Fewer Walk-in Customers Accelerate Branch Consolidation
Small-Scale Offices Replace Branches with 30-40% Lower Operating Costs
Cost-Cutting by Banks Increases Inconvenience for Financial Consumers
Over the past two years, the number of branches operated by the five major commercial banks in Korea (KB Kookmin, Shinhan, Hana, Woori, and NH Nonghyup) has decreased by 245, while the number of sub-branches has been rapidly increasing. Although banks claim these efforts are intended to maintain face-to-face channels, there are continued criticisms that cost-cutting measures by banks are still causing significant inconvenience for financial consumers.
According to the financial sector on August 25, the total number of branches (including sub-branches) operated nationwide by the five major banks in the first half of this year was 3,755, a decrease of 172 from the end of 2023 (3,927).
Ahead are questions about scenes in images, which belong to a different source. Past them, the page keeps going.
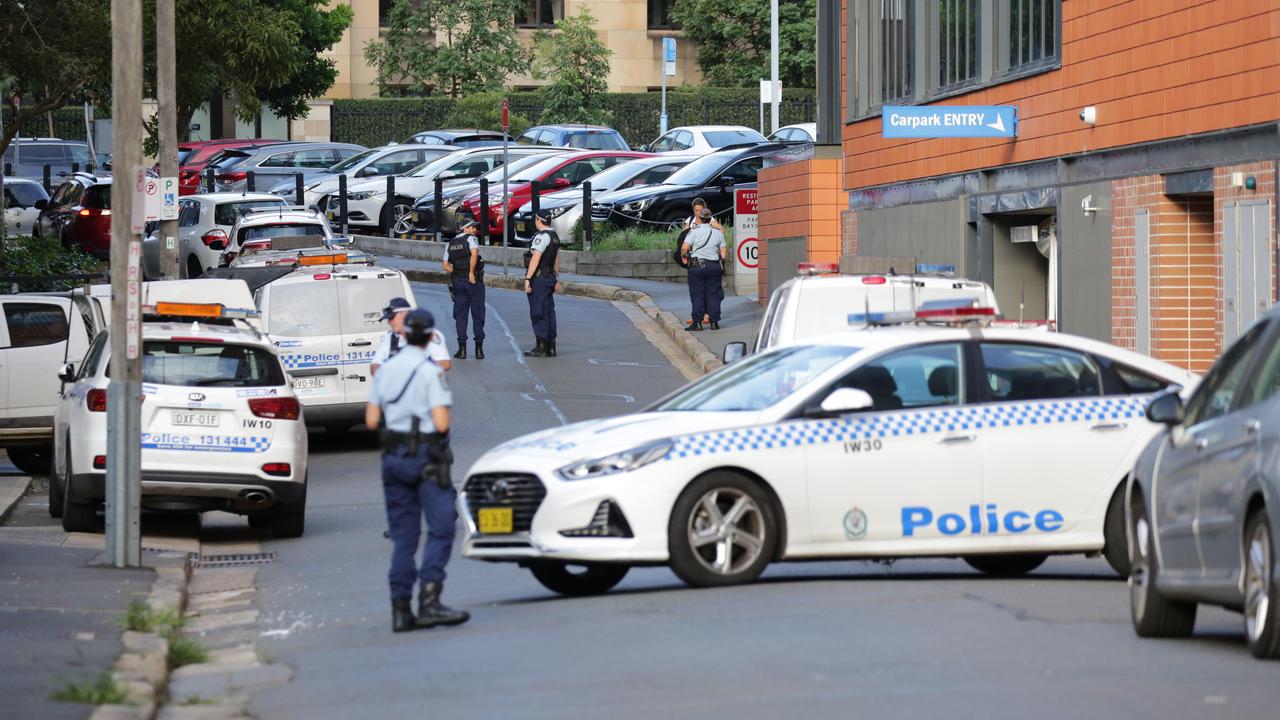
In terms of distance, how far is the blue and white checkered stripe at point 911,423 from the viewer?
11.0 metres

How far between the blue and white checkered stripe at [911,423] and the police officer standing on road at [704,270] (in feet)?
56.6

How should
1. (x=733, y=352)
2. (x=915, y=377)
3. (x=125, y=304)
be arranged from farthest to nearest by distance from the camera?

Looking only at full branches, excluding sub-branches, the number fell from 3,272 to 3,027 during the same period, a reduction of 245 branches (7.49%). Despite the financial authorities announcing measures to strengthen the management of bank branch closures in 2023, these efforts were insufficient to prevent the decline in the number of branches operated by commercial banks.
According to the Financial Supervisory Service and the Korea Federation of Banks, the total number of domestic bank branches and sub-branches (as of year-end) has steadily decreased: 6,405 in 2020, 6,094 in 2021, 5,800 in 2022, 5,733 in 2023, and 5,625 in 2024.
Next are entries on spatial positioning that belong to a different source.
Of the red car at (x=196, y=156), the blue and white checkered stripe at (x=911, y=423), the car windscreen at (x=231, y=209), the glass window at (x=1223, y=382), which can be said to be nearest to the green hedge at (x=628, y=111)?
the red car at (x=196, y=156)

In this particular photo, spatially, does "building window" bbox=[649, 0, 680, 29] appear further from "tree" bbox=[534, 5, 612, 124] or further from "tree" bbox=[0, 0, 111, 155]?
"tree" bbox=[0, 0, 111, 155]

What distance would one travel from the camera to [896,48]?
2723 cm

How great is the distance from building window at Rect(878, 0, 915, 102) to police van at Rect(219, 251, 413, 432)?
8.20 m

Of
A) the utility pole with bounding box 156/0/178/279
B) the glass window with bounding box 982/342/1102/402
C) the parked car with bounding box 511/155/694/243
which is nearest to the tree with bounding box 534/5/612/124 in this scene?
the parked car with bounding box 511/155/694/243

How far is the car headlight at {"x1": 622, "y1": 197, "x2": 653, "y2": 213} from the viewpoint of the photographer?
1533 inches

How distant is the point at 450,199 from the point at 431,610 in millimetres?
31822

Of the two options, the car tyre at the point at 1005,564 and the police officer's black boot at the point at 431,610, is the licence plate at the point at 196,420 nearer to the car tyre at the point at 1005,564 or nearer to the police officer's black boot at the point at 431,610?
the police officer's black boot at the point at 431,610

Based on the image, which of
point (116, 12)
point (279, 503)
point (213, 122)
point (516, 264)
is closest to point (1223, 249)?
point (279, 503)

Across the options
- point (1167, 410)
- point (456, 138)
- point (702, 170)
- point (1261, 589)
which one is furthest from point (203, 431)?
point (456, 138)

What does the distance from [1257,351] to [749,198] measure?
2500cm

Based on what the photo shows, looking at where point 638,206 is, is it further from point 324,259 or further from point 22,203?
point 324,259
Among the five major commercial banks, KB Kookmin Bank closed the most branches (excluding sub-branches). KB Kookmin Bank operated 703 branches nationwide at the end of 2023, but this number dropped to 620 in the first half of 2025, resulting in 83 closures in just two years. Shinhan Bank closed 70 branches during the same period, followed by Woori Bank (55 closures) and NH Nonghyup Bank (37 closures). Hana Bank maintained the same number of branches, with 533 at both the end of 2023 and the first half of 2025.
In contrast, the number of sub-branches is increasing. The five major banks operated 654 sub-branches at the end of 2023, which rose to 728 in the first half of this year-an increase of 74 (11.31%) in two years. KB Kookmin Bank also saw the largest increase in sub-branches, from 94 to 153, adding 59 locations during this period. As KB Kookmin Bank reduced the most branches, it appears to have filled service gaps by expanding sub-branch operations. Hana Bank added 10 sub-branches, Woori Bank 3, and both Shinhan Bank and NH Nonghyup Bank each added one.
The main reason for the reduction in full branches and the increase in sub-branches among commercial banks is 'cost reduction.' With a significant increase in customers using non-face-to-face transactions such as mobile banking compared to the past, it is more efficient for banks to operate sub-branches rather than full branches. In fact, operating a single branch costs hundreds of millions of won annually, including labor costs, rent, maintenance, and security expenses. In contrast, sub-branches require only about one-third of the staff and handle a limited range of work, making them 30-40% cheaper to operate than full branches.
An official from a commercial bank said, "With the increase in non-face-to-face transactions, branches with fewer walk-in customers are being merged or consolidated with nearby branches to minimize customer inconvenience and improve operational efficiency."
Banks argue that operating sub-branches allows them to maintain face-to-face channels, but from the perspective of financial consumers, inconvenience remains inevitable. Sub-branches are simplified versions of branches that mainly handle personal finance, making professional financial consultation impossible and preventing individual business owners from accessing corporate financial services. Some sub-branches operate as 'digital sub-branches,' which creates even greater difficulties for elderly customers.
Previously, the financial authorities introduced the 'Measures to Strengthen the Management of Bank Branch Closures' in 2023, but there are criticisms that these measures are insufficient to curb the trend of branch closures among commercial banks. The measures include: conducting a pre-closure impact assessment, establishing procedures to gather opinions from local residents, and preparing safeguards such as installing alternative branches or ATMs. However, from the banks' perspective, cost reduction is the top priority, so the financial authorities' measures are criticized as being little more than a formality.
An official from a commercial bank said, "As we proceed with mergers and consolidations, we are trying to absorb as much local customer demand as possible through hub branches. At the same time, as the transition to non-face-to-face banking accelerates, we are also providing digital financial education services for customers who may be left behind by digital transformation (DX), to ensure that customers do not experience inconvenience."